_Your goal_:
Would you transcribe the records below from the line with "日本製ソフビ人形について" to the line with "http://ikebukurotv.com/news ←公式HP! 詳しい情報と他の番組はこち...", ends included, exactly and with nothing more, leaving the pictures out?

_Data listing_:

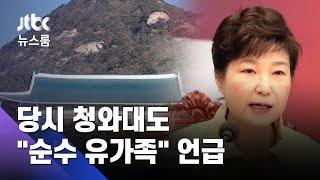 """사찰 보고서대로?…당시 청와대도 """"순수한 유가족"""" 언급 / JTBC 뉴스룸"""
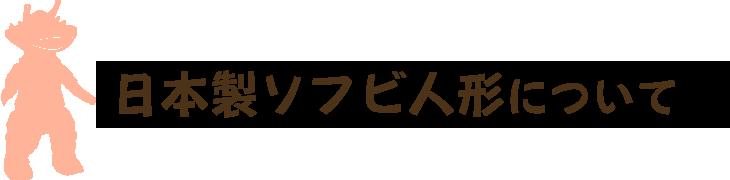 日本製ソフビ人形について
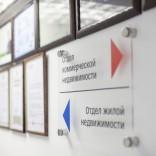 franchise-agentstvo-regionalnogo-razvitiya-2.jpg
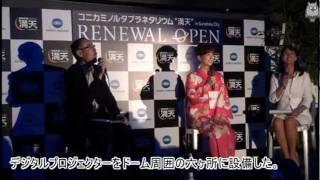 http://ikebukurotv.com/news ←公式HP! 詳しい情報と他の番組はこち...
...
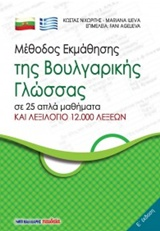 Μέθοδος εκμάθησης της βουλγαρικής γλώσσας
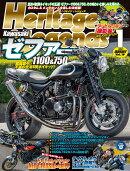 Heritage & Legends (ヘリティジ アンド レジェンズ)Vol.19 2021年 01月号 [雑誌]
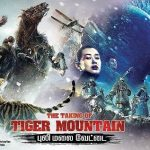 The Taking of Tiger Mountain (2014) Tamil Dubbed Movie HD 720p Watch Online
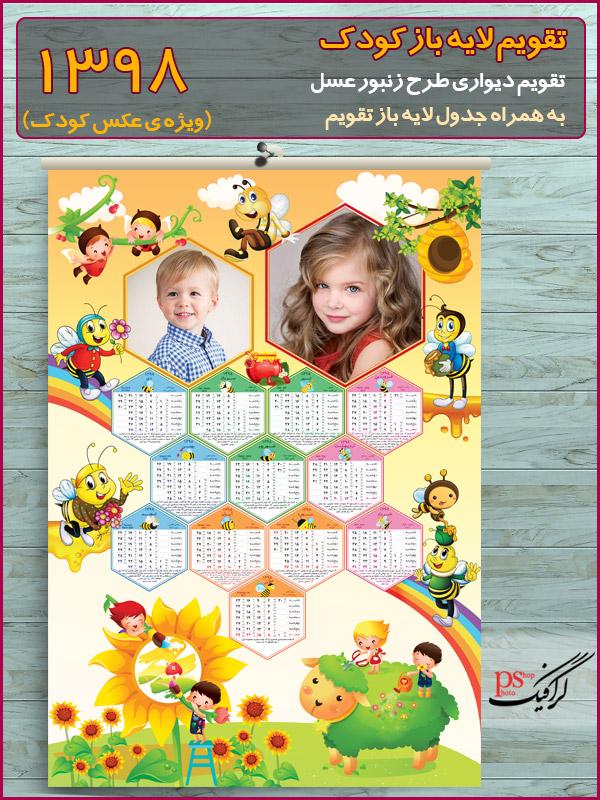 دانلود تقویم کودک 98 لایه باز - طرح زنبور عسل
* * *
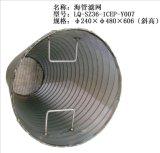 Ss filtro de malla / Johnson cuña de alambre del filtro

_Task output_:
 日本製ソフビ人形について
 franchise-agentstvo-regionalnogo-razvitiya-2.jpg
 http://ikebukurotv.com/news ←公式HP! 詳しい情報と他の番組はこち...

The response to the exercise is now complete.